-- Page excerpt follows --

How to Discover Who Your Characters Really Are.

Character Development

This is Biscotti, the sweetest, most lovable dog in the world, right? If you said yes, you’d be right—some of the time. At other times she is a domineering, nasty, violent little… Well, I think you know where I’m going with this.

Biscotti as a puppy

Biscotti

She bullies dogs two to three times her size. One of them is a 177 pound Great Dane. Another is a brute of a Boxer mix, who won’t take guff from any other dog. But Biscotti…she’s tough.

I heard a ruckus one day and rushed out of the office to see what was going on. Across our driveway, by the woods, Biscotti was fighting three coyotes. For the next three nights, she and another one of our crazy dogs sat outside all night, guarding the property. Another time she almost got into it with a wild boar who “dared” to venture onto her territory. Fortunately she was smart enough to stay clear of him.

Biscotti has killed nutria, two venomous snakes, a skunk (that’s another story), a few rats and squirrels, and God knows what else. If you saw Biscotti during one of her “vicious killer” moments, your opinion of her would be quite different than a person who only saw her cuddling with a new baby pig.

So What Does This Have to Do With Reading and Writing?

-- Page excerpt concluded --
-- Material provided follows --

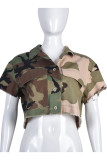 Camouflage Street Print Camouflage Print Patchwork Pocket Buckle Tops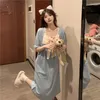 女性の睡眠のナイトドレスレディースパジャマかわいいバスローブスリープウーマン夏の服バスローブテリー女性長いドレスナイトウェア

-- Material provided concluded --

* **Assignment**: Write the next part of the character-development piece about Biscotti, picking up right after its final heading. The listing isn't needed for anything here.

* **Exercise result**:
This is depth. Characters in books should be like real people, or real dogs, or real anything. Nobody is one dimensional. You may have a brutal killer doing reprehensible things to women or children, but somewhere, perhaps buried deeply, is something good. At least something different. Maybe your depraved killer loves kittens, or flowers, or can’t stand to see a dirty street and does whatever he can to keep it clean.

The same thing holds true for the story’s heroine or hero. No one—I mean, NO ONE is good all the way through. Everyone has a dark side, even if it is only slightly tainted. Even if they keep it hidden from the world. As a writer, you can reveal those flaws using internal thoughts or reflections, or actions the character takes when no one is looking.

The next time you create a character, dig a little deeper and find out what makes her/him tick. What keeps them up at night? What thoughts or memories wake them in cold sweats, trembling, unable to go back to sleep? When you figure that out, you’ll have a character people will love—or hate. Either way, it is good.

Ciao,

Giacomo

What are your favorite characters with flaws? Leave a comment and tell us why?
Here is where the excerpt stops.